OPINIÃO
O racismo na sala de aula
Aí a criança de quatro anos chega para a mãe e diz que não quer mais usar o cabelo cacheado crespo e quer ele preso. A mãe se espanta e começa a investigar o porquê dessa decisão tão repentina da pequena Helena, que logo expõe “porque os amiguinhos da escola estão rindo do meu cabelo”. Acompanho relatos como este há mais de 30 anos em palestras e seminários, nos quais sempre tratei o problema com bastante serenidade. Mas quando ouvi esta semana o relato da minha filha, e a criança em questão era a minha neta, a reação foi bem diferente das que tive até agora, um mix de revolta e desesperança com o espaço escolar neste país.
Confesso que nunca havia me deparado com esse tipo de problema na prática com minhas duas filhas, que nessa idade podiam expor seus cabelos crespos com naturalidade, mas com um detalhe: estudavam em escolas públicas, onde a maioria dos coleguinhas era dos mesmos fenótipos delas, diferente da pequena Helena, em que apenas dois coleguinhas na escola se parecem com ela, o filho de um jogador de basquete, a filha de uma indiana e mais ninguém, uma escola onde a mensalidade ultrapassa a renda mensal de 90% dos brasileiros.

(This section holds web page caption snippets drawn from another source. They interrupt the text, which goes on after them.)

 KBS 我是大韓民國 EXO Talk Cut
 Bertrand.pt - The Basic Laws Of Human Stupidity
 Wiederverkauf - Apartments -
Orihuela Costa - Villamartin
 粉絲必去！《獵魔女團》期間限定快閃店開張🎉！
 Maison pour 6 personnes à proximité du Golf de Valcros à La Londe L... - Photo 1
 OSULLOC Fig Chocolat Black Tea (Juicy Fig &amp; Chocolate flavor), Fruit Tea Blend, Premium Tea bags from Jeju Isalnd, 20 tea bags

O que fazer no caso da Helena, voltar com ela para a escola pública de maioria negra, com suas estruturas cada vez mais sucateadas por políticas públicas excludentes, onde mais de 90% dos alunos que terminam o ensino médio saem sem conhecimento adequado em matemática e português – ou seja, um espaço de exclusão educacional, que segrega e potencializa o racismo estrutural que lá na frente se mostrará na disputa do mercado de trabalho, das oportunidades e do desenvolvimento econômico, onde brancos mais preparados pelas escolas particulares sairão na frente -, ou deixo a pequena Helena ir já se acostumando a enfrentar todo tipo de agressão que uma sociedade racista como a nossa delibera a pessoas pretas já na infância?

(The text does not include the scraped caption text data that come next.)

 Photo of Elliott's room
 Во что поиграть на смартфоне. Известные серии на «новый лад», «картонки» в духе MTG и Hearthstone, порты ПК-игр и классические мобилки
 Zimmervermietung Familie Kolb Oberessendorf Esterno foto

Os dois caminhos mostram uma única realidade, de que tanto o ensino público de fenótipo negro como o privado de exclusão negras contribuem para manter o status quo das desigualdades e do racismo que não perdoam nem uma criança de quatro anos. Parece uma decisão fácil, manter Helena e prepará-la para o racismo que terá que enfrentar a começar na sala de aula, mas ter que tomar uma decisão dessas justamente em um período em que um aluno negro não aguentou esse tipo de pressão e se suicidou no colégio de elite aqui de São Paulo mostra que não existe decisão fácil quando o racismo entra em campo.
Lutar por uma educação inclusiva, que esteja preparada para os desafios cada vez mais presentes como o racismo, a exclusão social, digital e outras estruturas excludentes, tem sido minha missão há décadas e me orgulha ter sido participante das discussões acerca da Lei n. 10.639, que obriga o ensino da África e seus descendentes nas escolas brasileiras, de ter formado mais de 30 mil professores em educação étnica racial pela Secretaria de Igualdade Racial do município, quando fui secretário da pasta aqui em São Paulo, de hoje ser investidor do “Alicerce Educação”, instituição que trabalha no reforço escolar do contra turno de escolas publicas em diversos estados, tem sido minha contribuição. Mas quando vejo casos como o de Helena ou do aluno que se suicidou no colégio de elite mostram que há muito ainda a ser realizado e me remete também a uma frase que minha mãe dizia, que “a educação começa em casa”. É o que eu diria para os pais dos amiguinhos da Helena, sem eximir a responsabilidade da escola na luta antirracista.